A close to exact linear association is between singles, doubles, triples, homeruns, hit_outs, and struckout
mlb |>
mahalanobis_distance(-row_num, -atbats, -triples) |>
ggplot(
mapping = aes(
x = row_num,
y = mahal.dist
)
) +
geom_segment(
aes(xend = row_num,
yend = 0)
) +
geom_point(
mapping = aes(color = is.outlier),
show.legend = F
) +
geom_hline(
yintercept = qchisq(0.999, df = 7),
color = "red",
linetype = 2
) +
scale_color_manual(
values = c("black", "red")
) +
scale_y_continuous(
expand = c(0, 0, 0.05, 0)
) +
scale_x_continuous(
expand = c(0.025, 0)
) +
theme_bw() +
labs(
x = NULL,
y = "Mahalanobis Distance"
)
There appears to be three outliers in the data, using a 99.9% threshold for outlier detection.
mlb |>
shapiro_test(singles, doubles, homeruns, walks, hit_outs, struckout, batting_avg) |>
mutate(p = round(p, digits = 5)) |>
arrange(p)
## # A tibble: 7 × 3
## variable statistic p
## <chr> <dbl> <dbl>
## 1 walks 0.967 0
## 2 homeruns 0.976 0.00005
## 3 doubles 0.989 0.0155
## 4 singles 0.991 0.0507
## 5 batting_avg 0.992 0.113
## 6 struckout 0.995 0.422
## 7 hit_outs 0.996 0.663
mlb |>
select(-row_num, -atbats, -triples) |>
pivot_longer(
cols = everything()
) |>
mutate(name = as_factor(name)) |>
ggplot(
mapping = aes(sample = value)
) +
stat_qq() +
stat_qq_line() +
facet_wrap(
facets = vars(name),
scales = "free_y"
) +
theme_bw() +
labs(
x = NULL,
y = NULL
)
From the QQ plot, walks and homeruns
strongly appears to be not normal.
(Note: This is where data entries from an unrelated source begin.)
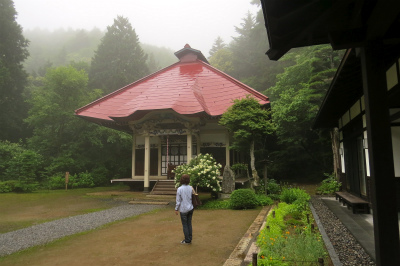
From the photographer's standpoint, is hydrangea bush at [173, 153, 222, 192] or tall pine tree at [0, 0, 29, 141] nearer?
hydrangea bush at [173, 153, 222, 192]

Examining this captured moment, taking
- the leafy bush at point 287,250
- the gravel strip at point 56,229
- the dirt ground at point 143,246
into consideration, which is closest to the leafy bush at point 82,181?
the gravel strip at point 56,229

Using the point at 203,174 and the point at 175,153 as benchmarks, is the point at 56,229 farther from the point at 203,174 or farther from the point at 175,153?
the point at 175,153

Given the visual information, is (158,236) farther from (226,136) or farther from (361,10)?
(226,136)

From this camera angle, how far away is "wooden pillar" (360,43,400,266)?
2.84m

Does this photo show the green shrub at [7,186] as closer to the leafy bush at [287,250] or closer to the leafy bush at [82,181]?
the leafy bush at [82,181]

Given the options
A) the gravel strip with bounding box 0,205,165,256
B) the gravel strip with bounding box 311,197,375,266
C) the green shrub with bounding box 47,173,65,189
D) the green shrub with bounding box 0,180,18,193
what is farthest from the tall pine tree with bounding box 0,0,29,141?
the gravel strip with bounding box 311,197,375,266

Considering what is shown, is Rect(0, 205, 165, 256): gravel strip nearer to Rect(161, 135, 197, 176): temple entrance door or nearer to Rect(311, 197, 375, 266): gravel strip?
Rect(311, 197, 375, 266): gravel strip

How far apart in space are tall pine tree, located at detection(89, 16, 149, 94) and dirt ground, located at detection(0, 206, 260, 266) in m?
26.8

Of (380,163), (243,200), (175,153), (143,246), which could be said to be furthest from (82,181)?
(380,163)

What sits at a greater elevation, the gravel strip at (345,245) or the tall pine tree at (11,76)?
the tall pine tree at (11,76)

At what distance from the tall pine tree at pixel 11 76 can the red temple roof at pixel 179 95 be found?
1346 centimetres

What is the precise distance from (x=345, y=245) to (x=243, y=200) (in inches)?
199

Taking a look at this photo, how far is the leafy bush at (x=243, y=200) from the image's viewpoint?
10.1 m

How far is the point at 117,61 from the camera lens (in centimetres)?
3447
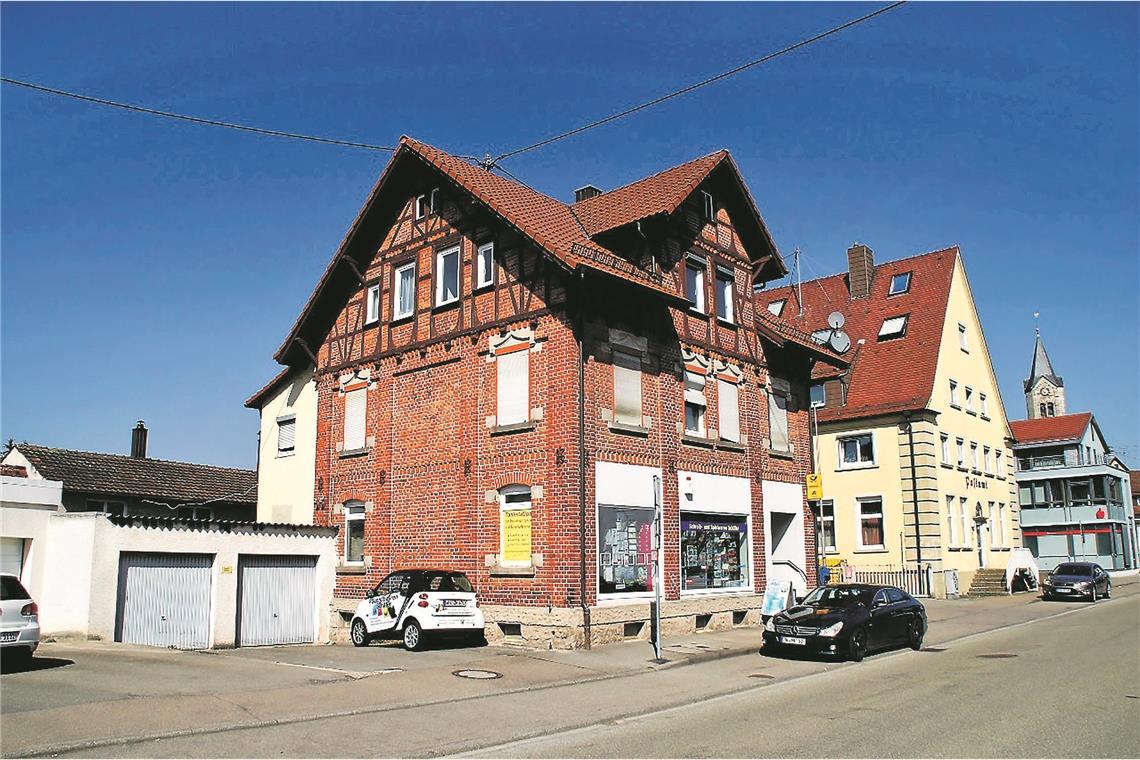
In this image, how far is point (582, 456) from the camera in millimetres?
19109

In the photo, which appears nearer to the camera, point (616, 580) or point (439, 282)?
point (616, 580)

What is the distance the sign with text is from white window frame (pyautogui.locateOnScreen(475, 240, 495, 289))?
5474mm

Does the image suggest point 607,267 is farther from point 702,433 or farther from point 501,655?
point 501,655

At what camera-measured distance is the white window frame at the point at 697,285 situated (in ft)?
76.4

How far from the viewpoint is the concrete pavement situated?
1002cm

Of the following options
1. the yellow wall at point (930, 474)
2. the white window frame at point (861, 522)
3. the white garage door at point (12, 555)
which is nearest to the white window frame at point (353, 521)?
the white garage door at point (12, 555)

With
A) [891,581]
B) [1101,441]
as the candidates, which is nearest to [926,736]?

The other variables are at least
roughly normal, with singles, doubles, and
batting_avg QQ plots are about as good as you can hope to
see
baseball_mvn <-
mvn(
data = mlb |> select(-row_num, -atbats, -triples),
mvn_test = "mardia",
univariate_test = 'SW',
desc = F
)
# Checking MVN
baseball_mvn$multivariate_normality
## Test Statistic p.value Method MVN
## 1 Mardia Skewness 254.650 <0.001 asymptotic ✗ Not normal
## 2 Mardia Kurtosis 2.721 0.007 asymptotic ✗ Not normal
# Creating the chi-squared QQ plot
plot(baseball_mvn)
The Mardia test and the QQ-plot both agree that the data are not MVN since the points do not follow the line closely.
baseball_mvn9 <-
mvn(
data = mlb |> select(-row_num, -atbats, -triples, -homeruns),
mvn_test = "mardia",
univariate_test = "SW",
desc = F,
power_family = 'bcPower',
power_transform_type = 'rounded'
)
# Multivariate test
baseball_mvn9$multivariate_normality
## Test Statistic p.value Method MVN
## 1 Mardia Skewness 70.816 0.088 asymptotic ✓ Normal
## 2 Mardia Kurtosis -0.089 0.929 asymptotic ✓ Normal
# Univariate test
baseball_mvn9$univariate_normality
## Test Variable Statistic p.value Normality
## 1 Shapiro-Wilk singles 0.991 0.051 ✓ Normal
## 2 Shapiro-Wilk doubles 0.991 0.063 ✓ Normal
## 3 Shapiro-Wilk walks 0.995 0.390 ✓ Normal
## 4 Shapiro-Wilk hit_outs 0.996 0.671 ✓ Normal
## 5 Shapiro-Wilk struckout 0.995 0.422 ✓ Normal
## 6 Shapiro-Wilk batting_avg 0.992 0.113 ✓ Normal
# Plot
plot(baseball_mvn9)
# transformations
baseball_mvn9$power_transform_lambda
## singles doubles walks hit_outs struckout batting_avg
## 1.000000 0.500000 0.500000 1.007836 1.000000 1.000000
After the data are transformed, the data appear to be MVN. The points
in the QQ plot follow the line very closely, the tests (both univariate
and multivariate) do not reject the null hypothesis. The only two
variables that were transformed (after dropping homeruns) are
doubles and walks with a square root
transformation. The remaining are untransformed (power = 1).